El umbral de la deshonestidad. Por Alberto Medina Mendez.
Cuando ciertos hechos de corrupción se mediatizan y llegan a oídos de la opinión pública, con sobrados motivos, la gente se escandaliza, se indigna y no puede contener su bronca e impotencia. Esta actitud no es inadecuada en sí misma, de hecho es esperable. Pero vale la pena reflexionar profundamente acerca del verdadero trasfondo de esta reacción ciudadana.Por momentos, diera la sensación de que la corrupción como hecho puntual no es lo que molesta, sino el contexto general, algunos pormenores y, sobre todo, el modo burdo en el que se desarrollan estas canalladas.La gente cree que los gobernantes, en general, son corruptos. Ya no caben dudas al respecto. Esta no es una mera suposición ya que lo afirman los estudios más serios sobre el tema. No solo ocurre así en este país, sino en casi todo el planeta, aunque con visibles matices bastante diferenciados.
El ciudadano
de a pie intuye que el funcionario de turno, de cualquier jurisdicción y
color político, se apropia de los recursos públicos en alguna medida.
Supone que algunos roban ofreciendo favores a cambio de dinero, pero
también cree que los otros, lo hacen con una disimulada eficacia
adueñándose de “monedas” pero bajo una idéntica y equivalente actitud.
Ese
individuo, alejado de la labor estatal, lo sospecha, pero en realidad no
lo sabe con precisión. Algunas señales pueden darle más asidero a sus
presunciones, pero no dejan de ser tales porque los elementos concretos
que confirmarían su visión no están a mano, ni son contundentes.
A la
política tradicional este asunto no le preocupa demasiado. Algunos
personajes se ofenden por esa exagerada generalización, pero tampoco
hacen demasiado para transparentar su propia gestión. Enojarse sirve de
poco. En todo caso bien valdría intentar comprender en que se basan esas
impresiones subjetivas de la sociedad, y eventualmente, actuar
fuertemente sobre ellas, con acciones concretas y no con discursos
vacíos.
Los
dirigentes tampoco hacen mucho al respecto, pero ya no por desidia,
negligencia o abulia, sino porque claramente precisan de esa “oscuridad”
en la administración de los recursos públicos que les resulta vital y
funcional para hacer política a diario financiándose con las arcas del
Estado.
Es
interesante analizar detenidamente ese fenómeno de naturalización yde
segmentación de la corrupción. Es increíble como se ha deteriorado
progresivamente el estándar moral de la gente, moviéndose en las últimas
décadas, en la dirección indeseada y a una gran velocidad.

(Registros sobre posición espacial)
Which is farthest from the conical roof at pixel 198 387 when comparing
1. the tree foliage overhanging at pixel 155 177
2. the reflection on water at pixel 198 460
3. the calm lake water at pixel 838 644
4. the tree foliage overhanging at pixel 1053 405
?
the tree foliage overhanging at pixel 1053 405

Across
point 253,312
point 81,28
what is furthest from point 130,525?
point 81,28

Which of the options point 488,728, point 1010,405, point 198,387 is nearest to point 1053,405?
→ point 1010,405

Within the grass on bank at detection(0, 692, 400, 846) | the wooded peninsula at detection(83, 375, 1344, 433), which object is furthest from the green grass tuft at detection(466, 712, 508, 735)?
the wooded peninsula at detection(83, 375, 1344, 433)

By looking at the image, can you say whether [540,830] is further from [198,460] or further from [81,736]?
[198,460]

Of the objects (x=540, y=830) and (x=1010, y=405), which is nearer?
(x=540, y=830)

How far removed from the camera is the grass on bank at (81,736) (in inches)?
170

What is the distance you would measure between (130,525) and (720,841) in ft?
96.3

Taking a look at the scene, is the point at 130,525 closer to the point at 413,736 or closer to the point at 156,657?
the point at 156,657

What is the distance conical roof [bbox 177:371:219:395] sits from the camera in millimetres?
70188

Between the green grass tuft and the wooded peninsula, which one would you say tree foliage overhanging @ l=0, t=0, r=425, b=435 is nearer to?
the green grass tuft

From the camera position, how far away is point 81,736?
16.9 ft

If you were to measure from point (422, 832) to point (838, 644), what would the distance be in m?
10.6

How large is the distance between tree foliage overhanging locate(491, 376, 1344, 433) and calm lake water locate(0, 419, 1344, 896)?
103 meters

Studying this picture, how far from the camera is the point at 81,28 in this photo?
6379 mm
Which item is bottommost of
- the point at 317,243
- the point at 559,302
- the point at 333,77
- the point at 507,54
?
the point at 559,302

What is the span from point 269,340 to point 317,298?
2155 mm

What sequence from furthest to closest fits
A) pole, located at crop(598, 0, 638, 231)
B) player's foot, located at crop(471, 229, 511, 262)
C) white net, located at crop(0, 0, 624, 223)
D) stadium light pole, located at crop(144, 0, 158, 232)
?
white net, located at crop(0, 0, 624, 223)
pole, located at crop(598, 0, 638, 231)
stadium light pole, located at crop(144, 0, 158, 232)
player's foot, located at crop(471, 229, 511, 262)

◆ SERIE DE EJERCICIOS:
[1] Transcribe del texto sobre la corrupción el pasaje que va de "en la administración" a "una gran velocidad.", ambos incluidos.
[2] Prosigue el texto sobre la corrupción a partir de su última oración.
Los registros son un material aparte, sin relación con el texto sobre la corrupción.

◆ RESPUESTAS:
[1]
en la administración de los recursos públicos que les resulta vital y
funcional para hacer política a diario financiándose con las arcas del
Estado.
Es
interesante analizar detenidamente ese fenómeno de naturalización yde
segmentación de la corrupción. Es increíble como se ha deteriorado
progresivamente el estándar moral de la gente, moviéndose en las últimas
décadas, en la dirección indeseada y a una gran velocidad.

[2]
Solo parece
intolerable aquella corrupción que resulta obscena, que demuestra su
impudicia sin camuflaje alguno, que ofende a la sociedad por la
ostensible impunidad y la falta de decoro de sus protagonistas. Pero es
importante comprender que las causas de la corrupción pasan por otro
lado. Los casos más escandalosos, son solo eso, una versión agravada de
lo cotidiano y por eso tal vez fastidien tanto.
Lo
preocupante es que la sociedad solo condena aquellos actos de corrupción
desenfrenada y no a otros de menor cuantía. Cataloga como ladrones solo
a los que detentan un gran prontuario y no al resto que, haciendo lo
mismo, no han sido aun descubiertos, o que por su significación
económica no parecen tan trascendentes.
Claro que
las proporciones tienen relevancia, pero si alguien mata a una persona
de una decena de puñaladas generando una enorme conmoción por el
ensañamiento y por su crueldad, eso no convierte automáticamente al
homicida que asesina con un solo golpe certero, en un ciudadano
inocente.
La malicia
debe ser cuestionada siempre y no solo cuando alcanza cierta
envergadura. Un ladrón es alguien que se adueña de lo ajeno sin su
consentimiento. Ese calificativo no puede depender de la cuantía de lo
robado, ni de la espectacularidad del suceso, sino de su lineal
accionar.
La sociedad
moderna ha incorporado ciertas costumbres y se ha adaptado mansamente a
ellas. Acepta lo inadmisible como si fuera un hábito correcto. La
resignación y la sumisión siguen siendo pésimas aliadas y la política lo
sabe, por eso se aprovecha de esta complicidad cívica sin piedad.
Todos estos
hechos de corrupción son solo la punta del ovillo. Bienvenido este
instante en el que muchos de esos casos se están conociendo con lujo de
detalles, pero es importante ir hasta el fondo, ya no solo para
descubrir a los verdaderos “jefes de la banda” y desenmascararlos, sino
para empezar a desmontar la maquinaria que permite que esto suceda casi a
diario.
Desarticular
la corrupción no se consigue solo encarcelando a los más renombrados
delincuentes. No desaparecerán de la escena este tipo de situaciones tan
fácilmente. Mutarán, se reconvertirán, buscarán otros mecanismos, pero
finalmente sobrevivirán y entonces vendrán nuevas generaciones de
malhechores dispuestos a apoderarse de lo impropio.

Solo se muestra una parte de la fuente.